Published Tue, Jan 19, 2016 · 03:06 PM

[LONDON] Leaving the European Union would bring "massive disruption" to Britain's 5.5 trillion pound (US$8 trillion) mutual funds sector, which could lose market access without gaining regulatory freedom, a top industry official told Parliament on Tuesday.

Britain is expected to hold a referendum on its membership of the EU later this year, and Parliament's Treasury Select Committee is studying the implications for the financial services industry.

Three heads of financial services associations told lawmakers that Britain leaving the EU would probably disrupt the industry, although they noted that members of their trade bodies had a range views on whether Britain should stay in the EU.

The "significant benefits" of membership outweigh the costs for investors in mutual funds, Guy Sears, interim chief executive of the Investment Association (IA), told the committee.

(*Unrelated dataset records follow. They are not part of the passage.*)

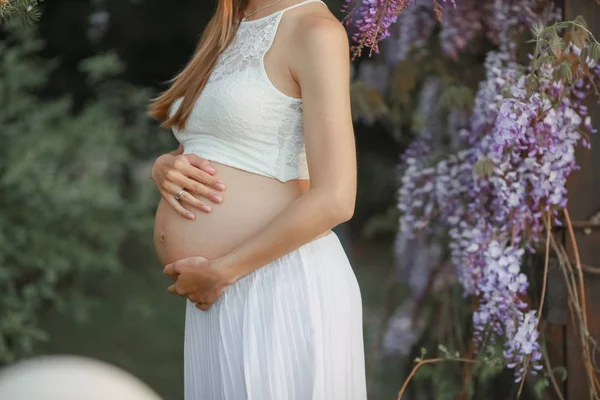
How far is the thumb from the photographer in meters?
2.07

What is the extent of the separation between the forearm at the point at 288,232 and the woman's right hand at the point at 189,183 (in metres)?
0.17

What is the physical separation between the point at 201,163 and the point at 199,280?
0.28 meters

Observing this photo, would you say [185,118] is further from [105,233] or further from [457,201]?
[105,233]

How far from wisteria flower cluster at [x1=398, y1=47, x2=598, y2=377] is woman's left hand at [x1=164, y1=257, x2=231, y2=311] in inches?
37.7

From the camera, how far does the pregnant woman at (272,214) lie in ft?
6.20

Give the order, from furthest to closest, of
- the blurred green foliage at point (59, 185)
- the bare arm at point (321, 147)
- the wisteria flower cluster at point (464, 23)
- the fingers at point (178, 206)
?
the blurred green foliage at point (59, 185)
the wisteria flower cluster at point (464, 23)
the fingers at point (178, 206)
the bare arm at point (321, 147)

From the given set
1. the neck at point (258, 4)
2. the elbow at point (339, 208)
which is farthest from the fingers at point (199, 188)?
the neck at point (258, 4)

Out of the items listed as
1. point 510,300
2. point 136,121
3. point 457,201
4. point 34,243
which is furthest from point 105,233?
point 510,300

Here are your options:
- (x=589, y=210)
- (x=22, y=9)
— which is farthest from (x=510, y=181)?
(x=22, y=9)

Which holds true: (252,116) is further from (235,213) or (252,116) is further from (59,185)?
(59,185)

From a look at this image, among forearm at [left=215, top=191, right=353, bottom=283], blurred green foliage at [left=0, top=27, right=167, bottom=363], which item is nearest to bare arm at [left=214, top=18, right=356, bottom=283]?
forearm at [left=215, top=191, right=353, bottom=283]

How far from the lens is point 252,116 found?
199cm

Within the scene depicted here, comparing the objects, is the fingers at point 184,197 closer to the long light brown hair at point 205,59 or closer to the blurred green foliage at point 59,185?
the long light brown hair at point 205,59

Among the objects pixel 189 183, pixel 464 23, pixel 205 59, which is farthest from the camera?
pixel 464 23
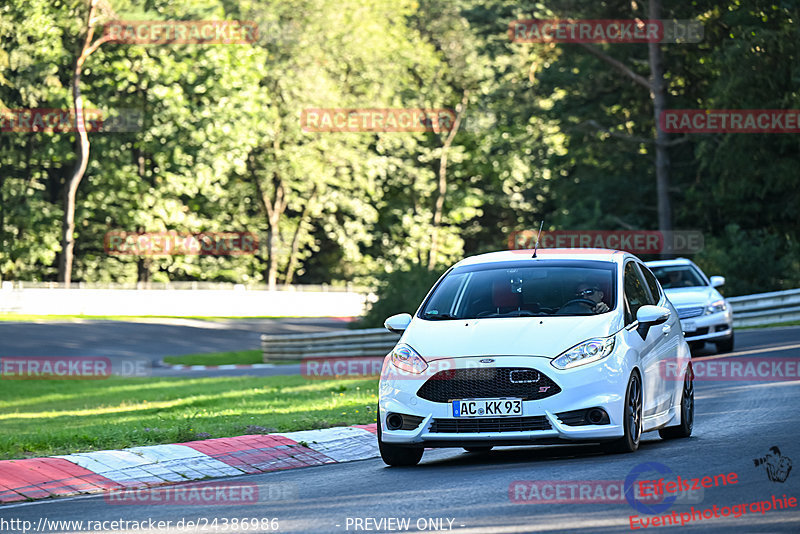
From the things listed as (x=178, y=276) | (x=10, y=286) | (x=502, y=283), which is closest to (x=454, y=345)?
(x=502, y=283)

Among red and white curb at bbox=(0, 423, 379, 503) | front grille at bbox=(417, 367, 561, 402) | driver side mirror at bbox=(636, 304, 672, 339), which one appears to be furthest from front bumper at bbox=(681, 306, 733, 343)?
front grille at bbox=(417, 367, 561, 402)

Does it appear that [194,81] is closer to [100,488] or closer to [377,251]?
[377,251]

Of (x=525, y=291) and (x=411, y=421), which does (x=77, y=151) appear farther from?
(x=411, y=421)

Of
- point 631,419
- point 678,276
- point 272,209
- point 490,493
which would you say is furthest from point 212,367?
point 272,209

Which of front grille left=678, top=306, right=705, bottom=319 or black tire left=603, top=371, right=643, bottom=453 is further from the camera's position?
front grille left=678, top=306, right=705, bottom=319

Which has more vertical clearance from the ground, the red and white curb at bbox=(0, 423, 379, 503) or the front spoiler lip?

Mutual funds are pots of money managed on behalf of investors for their retirement.

IA members manage 5.5 trillion pounds or 37 per cent of European fund assets, more than France, Germany and Italy combined, Sears said. Over a trillion pounds of that is from EU-based customers in Britain, who might pull out if Britain leaves the EU, a move dubbed "Brexit".

Leaving the EU would complicate doing business without significantly cutting compliance costs, Sears said. Under Brexit, British financial firms could only access EU markets if their rules are equivalent to EU standards. "Regulation does control your access to markets," Sears said.

"Being subject to a regulation without an ability to influence it is clearly going to be less than optimal." Customers of funds based on the continent but managed from London or Edinburgh might review these arrangements after Brexit, Sears said. Asset managers in Britain would consider expanding in Frankfurt rather than London, he said. "There would be massive disruption," Sears said.

Sears spoke alongside John Barrass, deputy CEO of the Wealth Management Association (WMA), and Jiri Krol, deputy CEO of the Alternative Investment Management Association (AIMA). Both represent hedge funds, which bet on stocks falling as well as rising.

Barrass noted EU membership lets British managers offer services across the bloc under a European regulatory "passport". Some 95 percent of mutual funds in Britain are so-called UCITS, meaning they are authorised and regulated under EU law. "If we leave Europe, then it isn't automatic our right to provide services into the EU," Sears said.

UCITS make up nearly a third of hedge funds in Britain, the world's second largest hedge fund sector after New York, and Brexit would force the sector to restructure, Krol added. "I would disagree with the fact that there is some kind of benefit to the hedge fund industry emanating from Brexit," Krol said.